L'application par la République Démocratique du Congo des dispositions légales portant gratuité de l'éducation de base restée lettre désuète depuis des années,constitue un important progrès dans l'optique de la réalisation de l'Education Pour Tous. En effet, la scolarité ne peut être obligatoire, ni universelle si elle n'est pas en même temps gratuite. Il y a plus de dix ans, l'UNICEF a souligné ce fait en retenant l'instauration des frais scolaires comme le principal obstacle à la scolarisation.

Le Ministère de l'Enseignement Primaire, Secondaire et Professionnel a reconnu, à son tour, que « le recours institutionnalisé aux contributions des ménages pour faire face au financement du système éducatif représente une barrière importante à la scolarisation universelle ». La gratuité de l'enseignement s'avère ainsi l'un des facteurs d'accès des enfants et des jeunes à l'éducation scolaire, un des éléments propres à assurer l'égalité des chances, une des composantes du droit à l'éducation. Elle est donc un moteur de progrès et constitue, pour le pays, un enjeu social et politique.

Un détour par l'histoire est fort éclairant et montre que suite aux multiples défis apportés par l'indépendance, la réforme du système éducatif s'imposait impérieusement. Cette nécessité a été une fois de plus rappelée, pour le Congo, et pour tous les pays Africains réunis à la Conférence d'Addis-Abeba en 1961. Pour cette conférence, les nations africaines devaient planifier leurs systèmes éducatifs dans le but de les rattacher aux objectifs du développement économique et social. Le plan à long terme, élaboré à l'issue de la conférence d'Addis-Abeba, insistait particulièrement sur l'impératif d'un enseignement primaire obligatoire et gratuit pour tous. C'était là le prix à payer pour assurer le développement de l'Afrique.

**Consigne de l'exercice**
Rédigez la suite du texte sur la gratuité de l'éducation de base en République Démocratique du Congo, en partant de sa dernière phrase. La liste ci-dessous ne joue aucun rôle dans cet exercice.

**Matériel de travail**
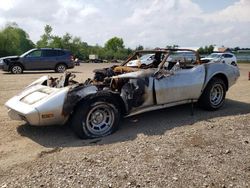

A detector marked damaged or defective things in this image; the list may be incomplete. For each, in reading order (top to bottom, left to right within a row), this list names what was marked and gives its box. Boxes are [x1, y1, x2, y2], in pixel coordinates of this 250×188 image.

fire-damaged corvette [4, 48, 239, 138]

**Réponse attendue**
Ayant pris part à la conférence d'Addis-Abeba, la RDC a retenu, dans sa première Constitution, adoptée en 1964, connue sous le nom de la Constitution de Luluabourg, la gratuité et l'obligation scolaire comme principes fondamentaux devant régir le fonctionnement de son système éducatif. La Constitution de Luluabourg n'a été que de courte durée. Son application a été suspendue par le coup d'État du 24 novembre 1965, conduit par le Colonel Mobutu. Seulement, ni le Manifeste de la N'Sele, ce catéchisme du Mouvement Populaire de la Révolution, ni la Constitution du 24 juin 1967 et différentes révisions constitutionnelles n'ont repris la gratuité et l'obligation comme principes de base de l'enseignement primaire.

Il a fallu attendre l'organisation de la Conférence Nationale Souveraine (CNS), en 1992, pour voir le peuple congolais, en quête de libertés et de droits fondamentaux, inclure dans le projet de Constitution et dans la charte de l'éducation élaborés au cours de ce forum, l'obligation et la gratuité de l'enseignement primaire.

Malheureusement, à l'instar des autres recommandations et actes de la Conférence Nationale Souveraine, la Constitution et la charte de l'éducation ont été des véritables mort-nés et n'ont guère vu le début de leur application. Pour ainsi dire, la longue période de guerres traversée par la RDC de 1996 à 2003 a, tout naturellement, porté un coup dur à son système éducatif, de sorte qu'il n'a pas été possible d'imaginer la réalisation de la gratuité de l'enseignement, ni celle de l'obligation scolaire.

De même, le Gouvernement de Laurent Désiré Kabila dans son programme triennal, n'a fait que des déclarations générales vagues sur la nécessité d'une éducation pour tous. Au même sillage, la Constitution de la transition politique, appliquée de 2003 à 2006, ne s'est pas non plus préoccupée de la gratuité de l'enseignement.

Cependant, le 18/02/2006, le législateur Congolais a reconnu la nécessité de s'approprier d'un texte juridique portant gratuité de l'enseignement primaire (Article 43 de la constitution). Disposition révisée par la loi-cadre de l'enseignement national n°14/004 du 11 février 2014 en assurant son extension jusqu'au secondaire général sous le vocable de l'éducation de base. Ila été difficile de concilier ce catalogue d'intentions à la réalité, dans la mesure où cette disposition est restée souffrante quant à sa matérialisation.

En effet, plusieurs griefs ont été évoqués pour justifier l'inaction de toutes ces différentes stipulations légales, notamment la baisse dramatique des dépenses publiques réelles, du fait que la RDC sort d'une longue crise économique et politique qui a eu de graves conséquences sur le système éducatif. Plus de trois décennies de déclin économique, de chaos politique et de guerre ont créé des conditions extrêmement difficiles pour l'éducation au Congo.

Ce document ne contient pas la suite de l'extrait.